-- Start --

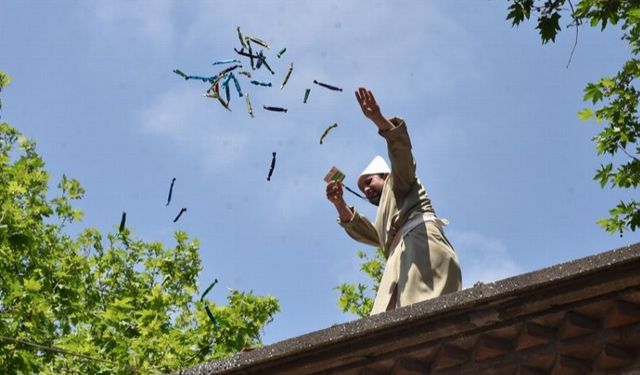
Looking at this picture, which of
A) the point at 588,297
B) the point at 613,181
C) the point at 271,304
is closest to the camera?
the point at 588,297

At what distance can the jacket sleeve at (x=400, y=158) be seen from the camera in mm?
7699

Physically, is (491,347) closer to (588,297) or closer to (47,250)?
(588,297)

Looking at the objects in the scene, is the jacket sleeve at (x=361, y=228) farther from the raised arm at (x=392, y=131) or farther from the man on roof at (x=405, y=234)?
the raised arm at (x=392, y=131)

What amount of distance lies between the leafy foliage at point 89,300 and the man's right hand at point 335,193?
872 centimetres

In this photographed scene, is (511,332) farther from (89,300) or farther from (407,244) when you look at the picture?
(89,300)

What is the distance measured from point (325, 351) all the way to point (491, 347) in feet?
3.12

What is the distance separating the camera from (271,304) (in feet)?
71.6

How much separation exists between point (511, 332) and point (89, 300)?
18859 mm

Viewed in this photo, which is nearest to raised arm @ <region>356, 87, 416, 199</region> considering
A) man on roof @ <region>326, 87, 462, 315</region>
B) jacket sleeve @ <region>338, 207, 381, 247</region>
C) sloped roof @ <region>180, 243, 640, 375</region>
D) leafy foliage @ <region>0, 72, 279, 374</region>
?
man on roof @ <region>326, 87, 462, 315</region>

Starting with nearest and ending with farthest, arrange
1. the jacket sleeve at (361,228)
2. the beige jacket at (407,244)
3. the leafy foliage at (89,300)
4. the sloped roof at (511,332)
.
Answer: the sloped roof at (511,332) → the beige jacket at (407,244) → the jacket sleeve at (361,228) → the leafy foliage at (89,300)

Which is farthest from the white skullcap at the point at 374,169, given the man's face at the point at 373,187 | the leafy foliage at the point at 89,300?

-- End --

EXERCISE DIRECTIONS: All entries must be written out again exactly as given, with no pictures in the copy.

THE RESULT:
Looking at this picture, which of
A) the point at 588,297
B) the point at 613,181
C) the point at 271,304
is closest to the camera?
the point at 588,297

At what distance can the jacket sleeve at (x=400, y=158) be seen from the camera in mm?
7699

Physically, is (491,347) closer to (588,297) or closer to (47,250)?
(588,297)

Looking at the objects in the scene, is the jacket sleeve at (x=361, y=228) farther from the raised arm at (x=392, y=131) or farther from the man on roof at (x=405, y=234)?
the raised arm at (x=392, y=131)

What amount of distance lies between the leafy foliage at point 89,300 and the man's right hand at point 335,193?
872 centimetres

In this photographed scene, is (511,332) farther from (89,300) or farther from (407,244) when you look at the picture?
(89,300)

What is the distance measured from point (325, 351) all the way to point (491, 347) in feet?
3.12

What is the distance separating the camera from (271,304) (in feet)?
71.6

How much separation exists between point (511, 332) and point (89, 300)?
18859 mm

Viewed in this photo, which is nearest to raised arm @ <region>356, 87, 416, 199</region> considering
A) man on roof @ <region>326, 87, 462, 315</region>
B) jacket sleeve @ <region>338, 207, 381, 247</region>
C) sloped roof @ <region>180, 243, 640, 375</region>
D) leafy foliage @ <region>0, 72, 279, 374</region>
?
man on roof @ <region>326, 87, 462, 315</region>

Starting with nearest and ending with farthest, arrange
1. the jacket sleeve at (361,228)
2. the beige jacket at (407,244)
3. the leafy foliage at (89,300)
4. the sloped roof at (511,332)
.
Answer: the sloped roof at (511,332) → the beige jacket at (407,244) → the jacket sleeve at (361,228) → the leafy foliage at (89,300)

Which is farthest from the white skullcap at the point at 374,169, given the man's face at the point at 373,187 | the leafy foliage at the point at 89,300?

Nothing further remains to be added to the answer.